Il caso è iniziato alla fine del 2024 quando una giuria federale a Brooklyn, New York, ha incriminato Adani, Sagar Adani e altri sei. I pubblici ministeri hanno affermato che il gruppo Adani aveva cospirato per corrompere funzionari indiani per ottenere l'approvazione di un impianto di energia solare.
Tra questi c'erano sfide giurisdizionali e probatorie, il fatto che la presunta cattiva condotta si sia verificata principalmente in India e la mancanza di danni finanziari confermati agli investitori. Inoltre, il dipartimento ha notato che il caso era stato avviato nelle ultime settimane dell'amministrazione Biden e ha suggerito che potrebbe essere stato un esercizio politicamente motivato di "nome e vergogna".

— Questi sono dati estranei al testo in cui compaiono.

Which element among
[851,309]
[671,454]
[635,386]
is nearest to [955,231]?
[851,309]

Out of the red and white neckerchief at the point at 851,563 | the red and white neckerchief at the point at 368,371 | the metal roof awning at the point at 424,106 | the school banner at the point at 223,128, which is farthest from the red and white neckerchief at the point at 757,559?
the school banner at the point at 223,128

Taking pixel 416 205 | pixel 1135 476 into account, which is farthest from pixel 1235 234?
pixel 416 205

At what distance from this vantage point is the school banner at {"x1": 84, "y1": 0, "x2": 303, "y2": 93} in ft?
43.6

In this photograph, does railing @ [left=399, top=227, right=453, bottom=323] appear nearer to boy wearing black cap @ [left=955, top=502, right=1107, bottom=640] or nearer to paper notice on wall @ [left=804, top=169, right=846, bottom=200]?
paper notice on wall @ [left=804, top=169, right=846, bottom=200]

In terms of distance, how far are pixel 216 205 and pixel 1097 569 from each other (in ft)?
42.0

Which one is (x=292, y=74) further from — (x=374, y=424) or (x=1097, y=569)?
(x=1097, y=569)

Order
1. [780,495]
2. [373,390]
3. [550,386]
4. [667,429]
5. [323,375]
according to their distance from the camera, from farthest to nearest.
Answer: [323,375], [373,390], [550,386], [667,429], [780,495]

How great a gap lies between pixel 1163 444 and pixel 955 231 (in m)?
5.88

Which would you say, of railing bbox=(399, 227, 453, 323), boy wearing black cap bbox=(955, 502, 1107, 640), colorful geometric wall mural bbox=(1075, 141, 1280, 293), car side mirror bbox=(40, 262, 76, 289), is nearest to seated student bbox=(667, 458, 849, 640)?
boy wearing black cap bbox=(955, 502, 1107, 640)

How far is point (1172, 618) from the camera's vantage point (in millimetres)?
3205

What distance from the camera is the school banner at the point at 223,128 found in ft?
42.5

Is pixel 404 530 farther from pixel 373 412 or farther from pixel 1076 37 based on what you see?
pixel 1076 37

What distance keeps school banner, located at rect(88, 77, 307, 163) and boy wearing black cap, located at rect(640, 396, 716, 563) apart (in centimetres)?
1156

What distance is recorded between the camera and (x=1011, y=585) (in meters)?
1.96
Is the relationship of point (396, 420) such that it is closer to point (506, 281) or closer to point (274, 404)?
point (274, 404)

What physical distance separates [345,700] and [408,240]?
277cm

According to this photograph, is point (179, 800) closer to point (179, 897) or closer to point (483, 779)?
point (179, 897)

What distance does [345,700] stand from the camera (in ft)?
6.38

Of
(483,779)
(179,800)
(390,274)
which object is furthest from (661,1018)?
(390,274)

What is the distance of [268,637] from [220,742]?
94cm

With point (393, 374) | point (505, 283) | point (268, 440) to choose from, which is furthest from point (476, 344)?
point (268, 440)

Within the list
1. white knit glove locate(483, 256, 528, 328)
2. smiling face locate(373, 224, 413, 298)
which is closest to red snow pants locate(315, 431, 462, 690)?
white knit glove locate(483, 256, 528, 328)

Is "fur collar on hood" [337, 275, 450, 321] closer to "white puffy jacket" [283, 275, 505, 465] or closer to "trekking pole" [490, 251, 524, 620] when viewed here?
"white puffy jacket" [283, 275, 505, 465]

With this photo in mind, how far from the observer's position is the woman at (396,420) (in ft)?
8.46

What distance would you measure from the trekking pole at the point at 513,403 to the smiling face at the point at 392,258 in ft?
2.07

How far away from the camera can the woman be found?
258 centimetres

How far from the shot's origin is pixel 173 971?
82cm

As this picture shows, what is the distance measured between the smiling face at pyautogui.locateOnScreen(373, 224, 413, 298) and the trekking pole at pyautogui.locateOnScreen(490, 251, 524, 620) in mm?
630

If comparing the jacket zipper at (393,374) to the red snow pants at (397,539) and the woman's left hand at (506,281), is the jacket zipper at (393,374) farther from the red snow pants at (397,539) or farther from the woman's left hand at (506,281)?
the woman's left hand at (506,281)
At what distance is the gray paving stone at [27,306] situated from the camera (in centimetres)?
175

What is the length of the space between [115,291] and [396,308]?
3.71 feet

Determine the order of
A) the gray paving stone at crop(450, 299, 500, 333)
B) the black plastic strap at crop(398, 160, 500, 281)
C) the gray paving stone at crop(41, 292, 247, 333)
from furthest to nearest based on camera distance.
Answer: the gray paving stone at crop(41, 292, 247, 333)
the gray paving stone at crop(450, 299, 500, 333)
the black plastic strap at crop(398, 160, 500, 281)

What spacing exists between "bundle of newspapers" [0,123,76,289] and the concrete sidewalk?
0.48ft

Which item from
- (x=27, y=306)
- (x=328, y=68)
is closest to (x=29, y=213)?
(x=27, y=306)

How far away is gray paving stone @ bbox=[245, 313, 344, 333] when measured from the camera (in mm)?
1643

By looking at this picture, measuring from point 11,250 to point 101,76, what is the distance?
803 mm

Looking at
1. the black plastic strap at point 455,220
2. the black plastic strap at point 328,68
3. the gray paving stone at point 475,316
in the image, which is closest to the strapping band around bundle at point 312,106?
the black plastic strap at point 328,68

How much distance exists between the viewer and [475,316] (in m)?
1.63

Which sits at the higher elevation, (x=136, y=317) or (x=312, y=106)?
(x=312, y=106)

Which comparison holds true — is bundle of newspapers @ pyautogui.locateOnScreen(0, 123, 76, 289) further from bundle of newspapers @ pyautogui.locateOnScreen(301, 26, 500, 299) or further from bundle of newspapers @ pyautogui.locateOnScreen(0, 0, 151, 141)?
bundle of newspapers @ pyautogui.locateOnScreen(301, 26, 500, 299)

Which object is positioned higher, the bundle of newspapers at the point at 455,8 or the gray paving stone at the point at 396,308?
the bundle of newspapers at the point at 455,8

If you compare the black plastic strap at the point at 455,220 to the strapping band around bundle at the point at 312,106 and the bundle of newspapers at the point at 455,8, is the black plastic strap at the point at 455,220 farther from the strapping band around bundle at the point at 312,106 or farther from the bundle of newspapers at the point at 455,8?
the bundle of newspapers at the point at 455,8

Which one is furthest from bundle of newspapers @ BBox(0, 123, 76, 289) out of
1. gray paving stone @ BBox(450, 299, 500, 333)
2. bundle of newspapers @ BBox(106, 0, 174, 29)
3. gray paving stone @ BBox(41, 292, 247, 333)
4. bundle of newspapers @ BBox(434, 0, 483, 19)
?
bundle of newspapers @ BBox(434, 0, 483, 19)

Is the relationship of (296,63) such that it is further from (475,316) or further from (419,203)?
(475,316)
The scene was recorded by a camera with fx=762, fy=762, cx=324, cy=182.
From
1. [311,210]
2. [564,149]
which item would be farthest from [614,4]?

In particolare, il giudice Garaufis ha riservato il giudizio su due capi d'accusa: uno che accusa violazioni della legge sulle pratiche di corruzione straniera e un altro che coinvolge cospirazione per ostacolare la giustizia. Questi capi riguardano cinque imputati con sede in India che non sono comparsi in tribunale. Il Dipartimento di Giustizia ha fino al 31 agosto per rispondere alle esigenze della corte, mentre gli avvocati degli imputati non comparsi devono confermare il consenso dei loro clienti entro la stessa data. Il giudice ha esplicitamente avvertito che il licenziamento non dovrebbe essere interpretato come un'accettazione delle posizioni del governo o una valutazione dei meriti del caso.
Il leader del Congresso Rahul Gandhi ha risposto fortemente alla decisione della corte, criticando il primo ministro Narendra Modi e suggerendo che l'India stava subendo conseguenze a causa del caso. Ha sostenuto che la situazione rivelava problemi più profondi e che l'India stava pagando un prezzo pesante per gli sviluppi. I suoi commenti hanno attirato immediatamente l'attenzione, evidenziando la sensibilità politica che circonda il caso.
Il caso ha attirato notevole attenzione in India, in particolare all'interno dei circoli politici. Mentre il gruppo Adani ha negato tutti i torti, i critici, compresi i membri dell'opposizione, hanno sollevato preoccupazioni circa potenziali conflitti di interesse e l'influenza di potenti personaggi commerciali sulla politica nazionale.
Con le accuse ufficialmente ritirate, l'attenzione si sposta ora su come il risultato influenzerà i futuri rapporti commerciali, la vigilanza normativa e la percezione pubblica della responsabilità aziendale. Il Gruppo Adani affronta la sfida di ricostruire la fiducia tra le parti interessate, mentre il governo indiano continua a navigare nella complessa interazione tra quadri legali nazionali e internazionali.